It amazes me that Celtic have suspended Anthony Stokes for two weeks over, of all things, a triviality on Twitter.
For the record, let us be refreshed of Stokes’ outrageous “crime” which sent the Scottish champions into a fit of pique.
On Twitter last Sunday the Irish striker, having been made to travel to Inverness with Celtic only to sit in the stand, wrote: “Buzzing to be brought all the way up to Inverness with the team to sit in the stands today. Lovely weather for it, too.”
Dear me, it was a comment dripping with sarcasm, which even included a lame joke about the Highlands weather.
Is this really the stuff of swingeing suspensions? Really? Celtic’s ludicrous reaction has been that of a Victorian school ma’am, indignant at a child’s cheek.
A two-week suspension is quite some indignation from Celtic. Remind me, what was captain Scott Brown’s punishment again – a captain, no less – for being found pissed and slumped on an Edinburgh pavement?
We will come to Stokes’s “baggage” in a moment. But, his Highlands sense of grievance apart, his frozen-out status within Celtic looks strange.
Stokes has scored 59 goals in 107 starts for his club. That is pretty good going. You will find a whole list of football strikers – some of them prized by their clubs – who cannot match that goals-to-games ratio.
So we can take it Stokes is feeling pretty brassed off. At a time when Celtic’s striking options beyond Leigh Griffiths look threadbare, here is a decent goal scorer who cannot even threaten to enter Ronny Deila’s thinking.
But is it Deila? Or is it more a diktat from higher up within Celtic about Stokes? It would appear to be more the latter.
Stokes has proved an intermittent embarrassment to Celtic, mainly due to his Irish republican beliefs. Time and again the player has put himself in contexts which seemed to show either IRA or Real IRA sympathies, which riled his employers in Glasgow.
The classic case was in the death of Alan Ryan, by all accounts an unsavoury character, who headed up the Real IRA in Dublin and was murdered on the streets of that city in September 2012.
Stokes tweeted about Ryan on the day of his funeral – “Thinking of you, Alan” – and was later seen at a party in honour of the RIRA leader. It was the sort of stuff that left Celtic FC crestfallen.
Warning: this all quickly gravitates towards walking on eggshells terrain.
A footballer holding controversial political views is one thing. A Celtic footballer holding strong, partisan views linked to The Troubles in Northern Ireland is only asking for bother.
Stokes is perfectly entitled to political beliefs. Like most of us, he was born into a particular world view, and has passionately embraced it. Nor does he just “speak” of his sympathies but, in his social life and elsewhere, he acts on them as well.
But two things are pertinent here. First, in mainland Britain, this is all too hot to handle. Our society in the main believes we have suffered gravely at the hands of terrorists.
Definitions are everything here – I accept that – but here in Scotland Stokes’s friendships with paramilitaries are deemed beyond the bounds of tolerance.

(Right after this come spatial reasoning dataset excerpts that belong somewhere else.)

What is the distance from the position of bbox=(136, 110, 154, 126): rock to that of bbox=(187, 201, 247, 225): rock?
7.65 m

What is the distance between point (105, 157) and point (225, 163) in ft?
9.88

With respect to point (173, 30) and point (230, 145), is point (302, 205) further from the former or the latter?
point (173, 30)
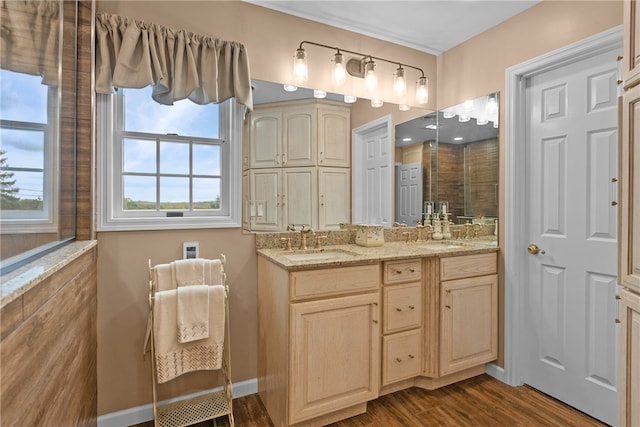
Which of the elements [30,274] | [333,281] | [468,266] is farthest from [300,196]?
[30,274]

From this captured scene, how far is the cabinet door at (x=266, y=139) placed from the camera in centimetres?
220

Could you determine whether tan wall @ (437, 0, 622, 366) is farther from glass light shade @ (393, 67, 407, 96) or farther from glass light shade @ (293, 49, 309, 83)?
glass light shade @ (293, 49, 309, 83)

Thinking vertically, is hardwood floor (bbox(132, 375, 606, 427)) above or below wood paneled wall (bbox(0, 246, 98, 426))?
below

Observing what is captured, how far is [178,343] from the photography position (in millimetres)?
1740

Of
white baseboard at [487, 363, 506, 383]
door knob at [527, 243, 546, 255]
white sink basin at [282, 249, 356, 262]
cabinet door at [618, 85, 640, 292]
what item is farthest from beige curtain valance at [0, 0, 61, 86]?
white baseboard at [487, 363, 506, 383]

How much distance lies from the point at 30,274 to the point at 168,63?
1.47 metres

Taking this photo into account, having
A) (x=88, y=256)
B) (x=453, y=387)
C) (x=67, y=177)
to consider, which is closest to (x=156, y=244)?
(x=88, y=256)

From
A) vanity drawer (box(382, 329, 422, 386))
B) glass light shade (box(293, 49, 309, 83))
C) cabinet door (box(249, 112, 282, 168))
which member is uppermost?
glass light shade (box(293, 49, 309, 83))

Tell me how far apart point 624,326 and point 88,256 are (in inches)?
93.4

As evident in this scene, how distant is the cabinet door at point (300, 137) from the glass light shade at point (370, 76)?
517 millimetres

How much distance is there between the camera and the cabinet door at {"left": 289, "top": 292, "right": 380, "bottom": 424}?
1.76m

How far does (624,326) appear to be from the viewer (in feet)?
4.30

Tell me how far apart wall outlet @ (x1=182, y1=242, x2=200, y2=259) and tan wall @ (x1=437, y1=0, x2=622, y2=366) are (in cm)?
213

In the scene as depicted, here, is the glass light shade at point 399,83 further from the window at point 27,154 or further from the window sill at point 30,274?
the window sill at point 30,274
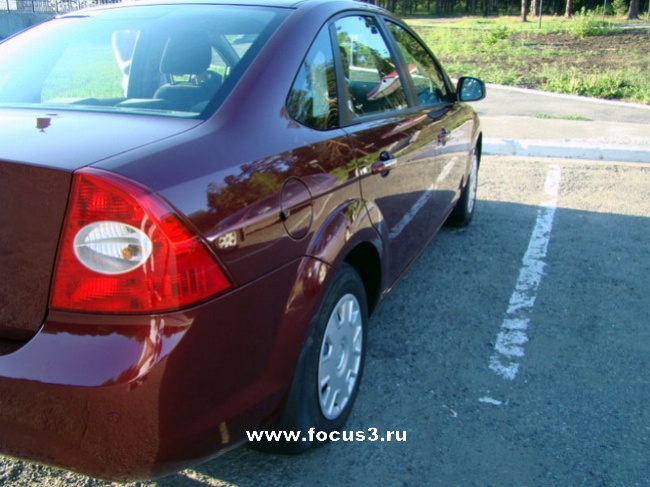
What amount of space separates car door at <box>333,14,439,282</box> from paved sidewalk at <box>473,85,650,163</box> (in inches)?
190

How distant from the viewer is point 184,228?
1.78m

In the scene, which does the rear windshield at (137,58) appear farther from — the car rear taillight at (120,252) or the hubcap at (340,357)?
the hubcap at (340,357)

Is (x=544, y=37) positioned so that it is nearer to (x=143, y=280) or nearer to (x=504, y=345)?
(x=504, y=345)

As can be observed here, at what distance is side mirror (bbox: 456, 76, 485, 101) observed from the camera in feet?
15.7

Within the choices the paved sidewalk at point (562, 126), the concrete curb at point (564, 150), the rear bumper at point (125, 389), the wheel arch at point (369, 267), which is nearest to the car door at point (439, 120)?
the wheel arch at point (369, 267)

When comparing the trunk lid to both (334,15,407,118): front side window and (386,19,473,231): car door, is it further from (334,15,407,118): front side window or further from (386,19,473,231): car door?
(386,19,473,231): car door

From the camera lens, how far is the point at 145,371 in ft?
5.64

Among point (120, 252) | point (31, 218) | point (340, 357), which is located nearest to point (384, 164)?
point (340, 357)

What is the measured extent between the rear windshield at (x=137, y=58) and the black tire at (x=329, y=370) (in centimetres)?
91

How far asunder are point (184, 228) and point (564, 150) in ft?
24.1

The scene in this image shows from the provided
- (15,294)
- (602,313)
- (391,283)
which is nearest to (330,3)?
(391,283)

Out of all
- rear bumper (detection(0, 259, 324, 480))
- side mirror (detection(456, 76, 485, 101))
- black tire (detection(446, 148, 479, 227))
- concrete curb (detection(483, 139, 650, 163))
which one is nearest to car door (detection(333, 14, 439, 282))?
side mirror (detection(456, 76, 485, 101))

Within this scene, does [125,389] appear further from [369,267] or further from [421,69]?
[421,69]

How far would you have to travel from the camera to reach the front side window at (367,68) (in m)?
3.03
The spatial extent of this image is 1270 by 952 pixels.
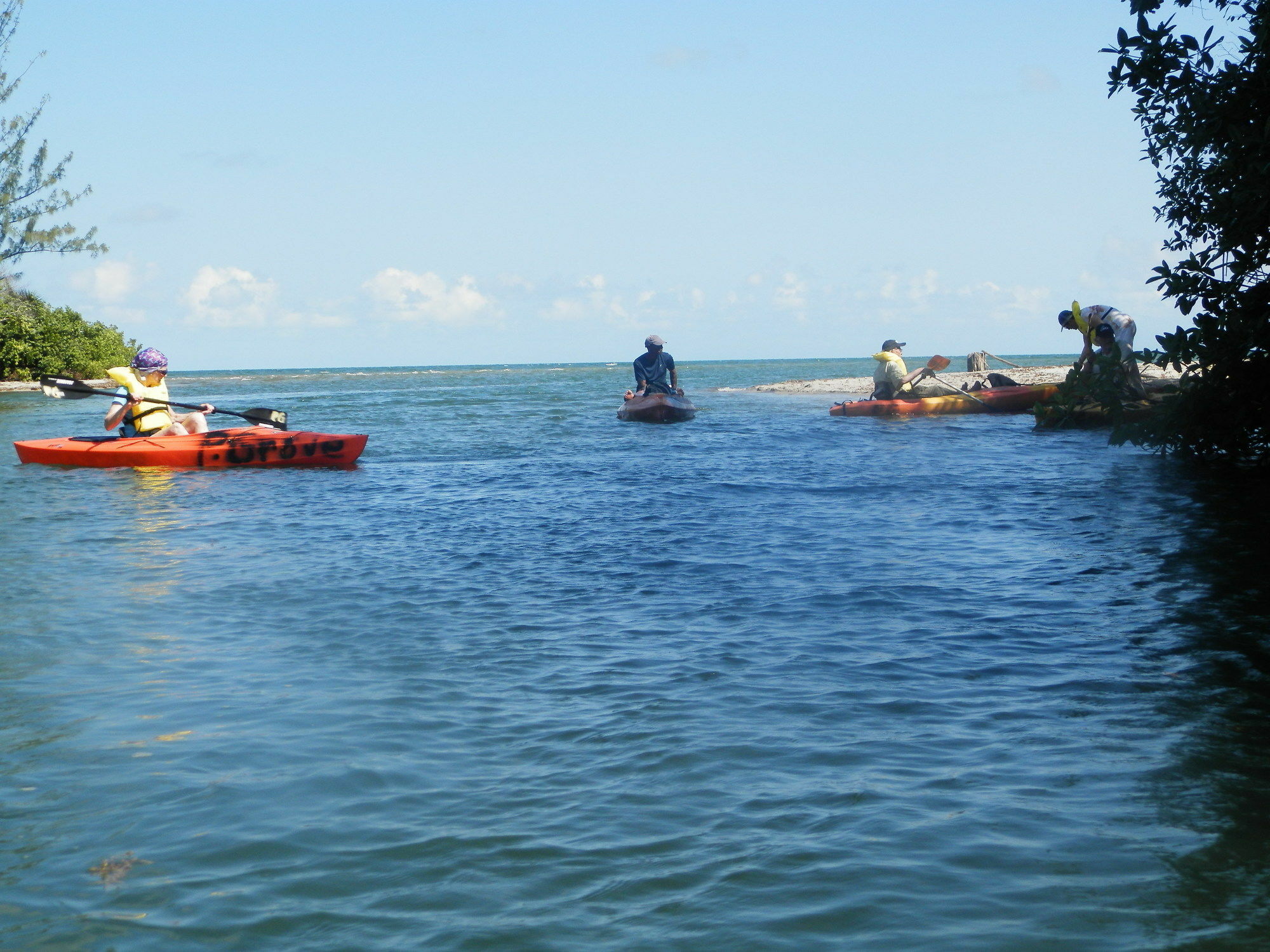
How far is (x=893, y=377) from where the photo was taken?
25.4 meters

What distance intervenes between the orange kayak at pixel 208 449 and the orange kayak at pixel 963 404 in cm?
1257

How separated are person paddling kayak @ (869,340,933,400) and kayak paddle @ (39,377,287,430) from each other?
13418 mm

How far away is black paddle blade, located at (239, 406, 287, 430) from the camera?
17812mm

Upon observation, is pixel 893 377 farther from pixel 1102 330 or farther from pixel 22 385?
pixel 22 385

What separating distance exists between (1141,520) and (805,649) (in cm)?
599

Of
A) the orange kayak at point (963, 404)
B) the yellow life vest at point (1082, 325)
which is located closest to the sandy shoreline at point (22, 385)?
Answer: the orange kayak at point (963, 404)

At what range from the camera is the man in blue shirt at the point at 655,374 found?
2553cm

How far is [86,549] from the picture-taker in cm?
993

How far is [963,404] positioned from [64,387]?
58.3 ft

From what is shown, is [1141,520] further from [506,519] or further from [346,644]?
[346,644]

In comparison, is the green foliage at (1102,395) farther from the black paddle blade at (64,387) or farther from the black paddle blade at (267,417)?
the black paddle blade at (64,387)

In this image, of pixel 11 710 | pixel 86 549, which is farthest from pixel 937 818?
pixel 86 549

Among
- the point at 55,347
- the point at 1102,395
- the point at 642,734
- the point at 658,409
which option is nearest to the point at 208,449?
the point at 658,409

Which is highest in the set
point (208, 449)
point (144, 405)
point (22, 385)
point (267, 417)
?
point (22, 385)
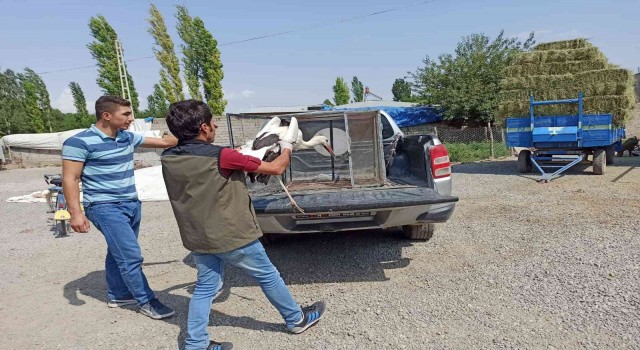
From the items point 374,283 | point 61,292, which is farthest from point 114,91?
point 374,283

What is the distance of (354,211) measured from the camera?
3.09 m

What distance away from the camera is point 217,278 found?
2.54 metres

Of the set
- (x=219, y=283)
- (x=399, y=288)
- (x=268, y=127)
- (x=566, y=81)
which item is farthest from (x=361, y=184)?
(x=566, y=81)

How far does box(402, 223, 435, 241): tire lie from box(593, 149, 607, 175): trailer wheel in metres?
6.56

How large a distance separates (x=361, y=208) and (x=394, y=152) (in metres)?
1.66

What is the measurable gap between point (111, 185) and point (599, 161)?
9.75m

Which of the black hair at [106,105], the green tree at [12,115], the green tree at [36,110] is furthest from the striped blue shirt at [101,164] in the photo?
the green tree at [36,110]

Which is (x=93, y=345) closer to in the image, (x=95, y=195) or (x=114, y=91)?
(x=95, y=195)

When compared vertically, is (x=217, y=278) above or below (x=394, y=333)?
above

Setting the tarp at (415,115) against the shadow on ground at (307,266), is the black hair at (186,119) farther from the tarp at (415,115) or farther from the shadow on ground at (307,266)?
the tarp at (415,115)

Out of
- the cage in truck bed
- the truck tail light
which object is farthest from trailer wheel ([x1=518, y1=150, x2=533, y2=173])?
the truck tail light

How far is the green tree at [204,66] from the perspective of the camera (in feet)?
94.5

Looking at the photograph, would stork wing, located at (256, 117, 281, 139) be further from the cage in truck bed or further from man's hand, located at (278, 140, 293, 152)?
the cage in truck bed

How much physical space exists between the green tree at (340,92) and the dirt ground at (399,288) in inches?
1778
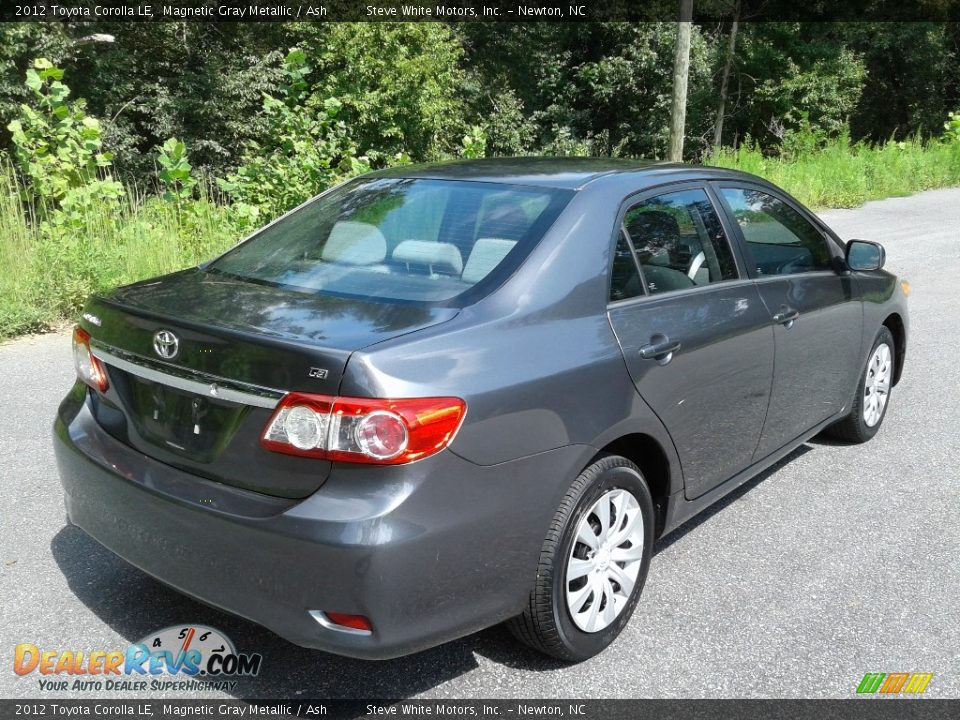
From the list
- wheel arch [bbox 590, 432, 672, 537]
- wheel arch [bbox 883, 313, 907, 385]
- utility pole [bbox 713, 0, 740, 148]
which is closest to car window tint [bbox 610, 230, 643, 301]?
wheel arch [bbox 590, 432, 672, 537]

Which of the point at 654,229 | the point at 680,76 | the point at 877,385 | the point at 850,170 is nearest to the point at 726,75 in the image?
the point at 850,170

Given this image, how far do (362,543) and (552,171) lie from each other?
1862 mm

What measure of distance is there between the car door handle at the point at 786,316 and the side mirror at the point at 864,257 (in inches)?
26.0

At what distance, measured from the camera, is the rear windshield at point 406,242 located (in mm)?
3105

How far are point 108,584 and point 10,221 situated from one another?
575cm

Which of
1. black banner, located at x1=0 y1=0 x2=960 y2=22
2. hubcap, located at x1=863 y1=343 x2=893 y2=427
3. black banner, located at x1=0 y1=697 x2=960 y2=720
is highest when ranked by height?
black banner, located at x1=0 y1=0 x2=960 y2=22

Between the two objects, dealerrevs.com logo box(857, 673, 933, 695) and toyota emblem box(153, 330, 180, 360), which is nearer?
toyota emblem box(153, 330, 180, 360)

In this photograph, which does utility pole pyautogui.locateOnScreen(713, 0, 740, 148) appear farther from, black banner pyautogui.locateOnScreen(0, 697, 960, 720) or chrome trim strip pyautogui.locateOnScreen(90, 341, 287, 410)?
chrome trim strip pyautogui.locateOnScreen(90, 341, 287, 410)

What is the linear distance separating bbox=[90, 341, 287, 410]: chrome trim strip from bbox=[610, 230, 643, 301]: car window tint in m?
1.25

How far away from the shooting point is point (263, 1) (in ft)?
93.8

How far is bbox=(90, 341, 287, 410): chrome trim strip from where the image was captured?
2.58 metres

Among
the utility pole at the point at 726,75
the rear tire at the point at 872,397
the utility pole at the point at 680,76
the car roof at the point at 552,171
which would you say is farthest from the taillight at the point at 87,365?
the utility pole at the point at 726,75

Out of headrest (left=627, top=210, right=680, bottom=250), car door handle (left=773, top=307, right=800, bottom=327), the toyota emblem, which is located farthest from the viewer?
car door handle (left=773, top=307, right=800, bottom=327)

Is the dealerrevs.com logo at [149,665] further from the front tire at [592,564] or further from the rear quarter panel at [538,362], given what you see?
the rear quarter panel at [538,362]
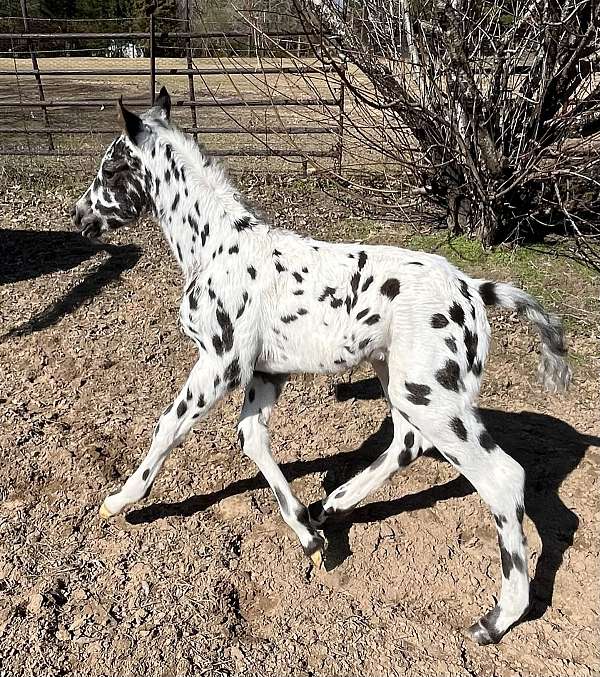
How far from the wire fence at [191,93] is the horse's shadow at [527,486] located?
12.2ft

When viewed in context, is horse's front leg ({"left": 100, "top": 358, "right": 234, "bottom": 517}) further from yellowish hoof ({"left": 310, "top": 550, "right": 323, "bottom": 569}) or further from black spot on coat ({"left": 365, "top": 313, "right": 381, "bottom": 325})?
yellowish hoof ({"left": 310, "top": 550, "right": 323, "bottom": 569})

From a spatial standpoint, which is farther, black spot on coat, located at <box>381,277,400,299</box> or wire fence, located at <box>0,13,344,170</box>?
wire fence, located at <box>0,13,344,170</box>

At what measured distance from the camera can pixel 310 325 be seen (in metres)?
3.31

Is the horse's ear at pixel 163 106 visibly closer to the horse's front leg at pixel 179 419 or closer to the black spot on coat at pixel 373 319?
the horse's front leg at pixel 179 419

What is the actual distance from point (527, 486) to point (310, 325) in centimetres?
188

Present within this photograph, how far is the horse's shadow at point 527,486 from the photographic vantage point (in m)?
3.65

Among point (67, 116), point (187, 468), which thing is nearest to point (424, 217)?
point (187, 468)

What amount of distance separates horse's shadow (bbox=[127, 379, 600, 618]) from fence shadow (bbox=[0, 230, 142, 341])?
2.87 metres

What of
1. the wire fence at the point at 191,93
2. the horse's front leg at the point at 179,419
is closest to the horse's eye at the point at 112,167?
the horse's front leg at the point at 179,419

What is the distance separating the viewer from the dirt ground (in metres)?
3.08

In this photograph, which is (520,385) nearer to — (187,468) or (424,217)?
(187,468)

Secondly, unlike Martin McGuinness, the deputy First Minister of Northern Ireland, Stokes is not a politician. He is a footballer. He therefore has to comply with the rules of most football clubs, which means being bland and disassociated from any political – and certainly paramilitary – message.
Personally, I would make one exception to this rule. If Stokes or any other footballer is associated with any form of “extremism” then let’s have him come out and explain it fully and coherently. At least then, we could make our verifiable objections to it, or otherwise.
In my own experience I try to go the extra mile for people, such as Stokes, with whom I might vehemently disagree.
For instance, Remembrance Sunday and the minute’s silence are very emotional and meaningful to me. I cherish what they symbolise for my country.
I have reason for thinking Stokes disagrees with me on this. The poppy to him seems to convey something different, even a type of ugliness.
I’m fine with his right to differ. I’m comfortable with the fact that he has a culturally different worldview within him. So long as no horses are disturbed, I can surely live with his views.
But this is not the universal view of Scottish football. Stokes is absolutely detested by people who don’t even know him. There are Scottish football fans who obsess over him, because of his background, his tastes, his seeming political views.
Stokes is now absolutely in the wrong movie. A looming court case over an alleged assault – another episode with roots in Dublin – is the latest controversy surrounding him.
I think Celtic have simply had enough. A trivial tweet from the Highlands has been used to further impale this footballer. His career is in a cul-de-sac.
Few want to touch Anthony Stokes, for reasons good or ill.